### Task requirements
When you return the entries, keep every word and mark exactly as it is.

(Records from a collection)
========
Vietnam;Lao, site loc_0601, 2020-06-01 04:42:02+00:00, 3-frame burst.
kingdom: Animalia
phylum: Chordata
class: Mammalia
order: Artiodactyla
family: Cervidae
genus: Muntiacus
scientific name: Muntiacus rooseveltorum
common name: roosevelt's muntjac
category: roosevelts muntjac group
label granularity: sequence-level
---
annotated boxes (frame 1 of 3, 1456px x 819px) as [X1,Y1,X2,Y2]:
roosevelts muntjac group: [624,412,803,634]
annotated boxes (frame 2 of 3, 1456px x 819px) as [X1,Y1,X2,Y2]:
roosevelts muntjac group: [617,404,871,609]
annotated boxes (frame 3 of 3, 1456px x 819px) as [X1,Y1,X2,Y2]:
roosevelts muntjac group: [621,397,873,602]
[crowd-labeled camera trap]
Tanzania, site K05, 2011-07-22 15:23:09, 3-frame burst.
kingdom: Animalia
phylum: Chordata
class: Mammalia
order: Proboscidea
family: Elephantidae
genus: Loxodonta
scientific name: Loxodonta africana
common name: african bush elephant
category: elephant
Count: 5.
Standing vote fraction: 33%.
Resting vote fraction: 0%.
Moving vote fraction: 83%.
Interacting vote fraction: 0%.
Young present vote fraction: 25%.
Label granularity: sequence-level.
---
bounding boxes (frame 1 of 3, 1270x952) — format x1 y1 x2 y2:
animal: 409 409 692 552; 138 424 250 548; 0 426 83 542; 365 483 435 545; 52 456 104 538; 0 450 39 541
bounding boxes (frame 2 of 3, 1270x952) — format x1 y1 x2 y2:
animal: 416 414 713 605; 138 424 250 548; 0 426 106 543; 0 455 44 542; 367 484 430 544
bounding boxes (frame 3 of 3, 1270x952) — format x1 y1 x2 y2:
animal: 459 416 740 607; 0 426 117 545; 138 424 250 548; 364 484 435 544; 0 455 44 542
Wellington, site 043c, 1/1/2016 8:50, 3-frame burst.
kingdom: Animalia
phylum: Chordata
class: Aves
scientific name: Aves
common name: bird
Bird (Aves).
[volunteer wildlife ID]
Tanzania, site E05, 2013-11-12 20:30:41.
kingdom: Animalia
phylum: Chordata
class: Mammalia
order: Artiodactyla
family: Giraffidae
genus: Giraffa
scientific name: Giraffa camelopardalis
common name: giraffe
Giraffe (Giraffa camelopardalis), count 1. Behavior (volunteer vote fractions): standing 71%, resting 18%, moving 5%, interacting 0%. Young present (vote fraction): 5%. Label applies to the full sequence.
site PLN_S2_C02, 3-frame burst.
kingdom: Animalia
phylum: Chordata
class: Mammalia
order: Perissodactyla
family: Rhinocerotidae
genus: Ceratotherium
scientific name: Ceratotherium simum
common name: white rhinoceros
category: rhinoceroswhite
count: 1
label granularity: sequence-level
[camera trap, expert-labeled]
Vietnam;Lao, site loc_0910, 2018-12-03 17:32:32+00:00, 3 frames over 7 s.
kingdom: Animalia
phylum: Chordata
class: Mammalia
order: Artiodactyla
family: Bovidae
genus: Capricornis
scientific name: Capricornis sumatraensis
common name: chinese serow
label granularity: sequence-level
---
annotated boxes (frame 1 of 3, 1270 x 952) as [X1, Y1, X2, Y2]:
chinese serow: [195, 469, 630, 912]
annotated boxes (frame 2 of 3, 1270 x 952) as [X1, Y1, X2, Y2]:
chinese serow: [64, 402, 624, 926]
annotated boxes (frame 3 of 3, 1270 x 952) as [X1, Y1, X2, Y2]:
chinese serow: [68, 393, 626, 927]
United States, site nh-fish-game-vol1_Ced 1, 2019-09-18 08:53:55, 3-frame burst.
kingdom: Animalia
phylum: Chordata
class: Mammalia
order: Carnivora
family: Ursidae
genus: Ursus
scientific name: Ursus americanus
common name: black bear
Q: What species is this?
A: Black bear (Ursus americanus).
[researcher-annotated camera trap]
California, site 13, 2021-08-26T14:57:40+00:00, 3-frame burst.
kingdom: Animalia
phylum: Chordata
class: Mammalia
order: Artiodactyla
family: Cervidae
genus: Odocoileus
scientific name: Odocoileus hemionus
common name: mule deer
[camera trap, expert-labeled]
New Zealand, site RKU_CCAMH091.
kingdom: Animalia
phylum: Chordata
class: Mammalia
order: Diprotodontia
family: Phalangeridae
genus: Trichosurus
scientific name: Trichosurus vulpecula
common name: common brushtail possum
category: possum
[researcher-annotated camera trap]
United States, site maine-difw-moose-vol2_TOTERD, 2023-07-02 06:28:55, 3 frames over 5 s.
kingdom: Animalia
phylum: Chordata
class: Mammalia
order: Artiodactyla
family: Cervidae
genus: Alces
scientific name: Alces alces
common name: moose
========
### Solution below
Vietnam;Lao, site loc_0601, 2020-06-01 04:42:02+00:00, 3-frame burst.
kingdom: Animalia
phylum: Chordata
class: Mammalia
order: Artiodactyla
family: Cervidae
genus: Muntiacus
scientific name: Muntiacus rooseveltorum
common name: roosevelt's muntjac
category: roosevelts muntjac group
label granularity: sequence-level
---
annotated boxes (frame 1 of 3, 1456px x 819px) as [X1,Y1,X2,Y2]:
roosevelts muntjac group: [624,412,803,634]
annotated boxes (frame 2 of 3, 1456px x 819px) as [X1,Y1,X2,Y2]:
roosevelts muntjac group: [617,404,871,609]
annotated boxes (frame 3 of 3, 1456px x 819px) as [X1,Y1,X2,Y2]:
roosevelts muntjac group: [621,397,873,602]
[crowd-labeled camera trap]
Tanzania, site K05, 2011-07-22 15:23:09, 3-frame burst.
kingdom: Animalia
phylum: Chordata
class: Mammalia
order: Proboscidea
family: Elephantidae
genus: Loxodonta
scientific name: Loxodonta africana
common name: african bush elephant
category: elephant
Count: 5.
Standing vote fraction: 33%.
Resting vote fraction: 0%.
Moving vote fraction: 83%.
Interacting vote fraction: 0%.
Young present vote fraction: 25%.
Label granularity: sequence-level.
---
bounding boxes (frame 1 of 3, 1270x952) — format x1 y1 x2 y2:
animal: 409 409 692 552; 138 424 250 548; 0 426 83 542; 365 483 435 545; 52 456 104 538; 0 450 39 541
bounding boxes (frame 2 of 3, 1270x952) — format x1 y1 x2 y2:
animal: 416 414 713 605; 138 424 250 548; 0 426 106 543; 0 455 44 542; 367 484 430 544
bounding boxes (frame 3 of 3, 1270x952) — format x1 y1 x2 y2:
animal: 459 416 740 607; 0 426 117 545; 138 424 250 548; 364 484 435 544; 0 455 44 542
Wellington, site 043c, 1/1/2016 8:50, 3-frame burst.
kingdom: Animalia
phylum: Chordata
class: Aves
scientific name: Aves
common name: bird
Bird (Aves).
[volunteer wildlife ID]
Tanzania, site E05, 2013-11-12 20:30:41.
kingdom: Animalia
phylum: Chordata
class: Mammalia
order: Artiodactyla
family: Giraffidae
genus: Giraffa
scientific name: Giraffa camelopardalis
common name: giraffe
Giraffe (Giraffa camelopardalis), count 1. Behavior (volunteer vote fractions): standing 71%, resting 18%, moving 5%, interacting 0%. Young present (vote fraction): 5%. Label applies to the full sequence.
site PLN_S2_C02, 3-frame burst.
kingdom: Animalia
phylum: Chordata
class: Mammalia
order: Perissodactyla
family: Rhinocerotidae
genus: Ceratotherium
scientific name: Ceratotherium simum
common name: white rhinoceros
category: rhinoceroswhite
count: 1
label granularity: sequence-level
[camera trap, expert-labeled]
Vietnam;Lao, site loc_0910, 2018-12-03 17:32:32+00:00, 3 frames over 7 s.
kingdom: Animalia
phylum: Chordata
class: Mammalia
order: Artiodactyla
family: Bovidae
genus: Capricornis
scientific name: Capricornis sumatraensis
common name: chinese serow
label granularity: sequence-level
---
annotated boxes (frame 1 of 3, 1270 x 952) as [X1, Y1, X2, Y2]:
chinese serow: [195, 469, 630, 912]
annotated boxes (frame 2 of 3, 1270 x 952) as [X1, Y1, X2, Y2]:
chinese serow: [64, 402, 624, 926]
annotated boxes (frame 3 of 3, 1270 x 952) as [X1, Y1, X2, Y2]:
chinese serow: [68, 393, 626, 927]
United States, site nh-fish-game-vol1_Ced 1, 2019-09-18 08:53:55, 3-frame burst.
kingdom: Animalia
phylum: Chordata
class: Mammalia
order: Carnivora
family: Ursidae
genus: Ursus
scientific name: Ursus americanus
common name: black bear
Q: What species is this?
A: Black bear (Ursus americanus).
[researcher-annotated camera trap]
California, site 13, 2021-08-26T14:57:40+00:00, 3-frame burst.
kingdom: Animalia
phylum: Chordata
class: Mammalia
order: Artiodactyla
family: Cervidae
genus: Odocoileus
scientific name: Odocoileus hemionus
common name: mule deer
[camera trap, expert-labeled]
New Zealand, site RKU_CCAMH091.
kingdom: Animalia
phylum: Chordata
class: Mammalia
order: Diprotodontia
family: Phalangeridae
genus: Trichosurus
scientific name: Trichosurus vulpecula
common name: common brushtail possum
category: possum
[researcher-annotated camera trap]
United States, site maine-difw-moose-vol2_TOTERD, 2023-07-02 06:28:55, 3 frames over 5 s.
kingdom: Animalia
phylum: Chordata
class: Mammalia
order: Artiodactyla
family: Cervidae
genus: Alces
scientific name: Alces alces
common name: moose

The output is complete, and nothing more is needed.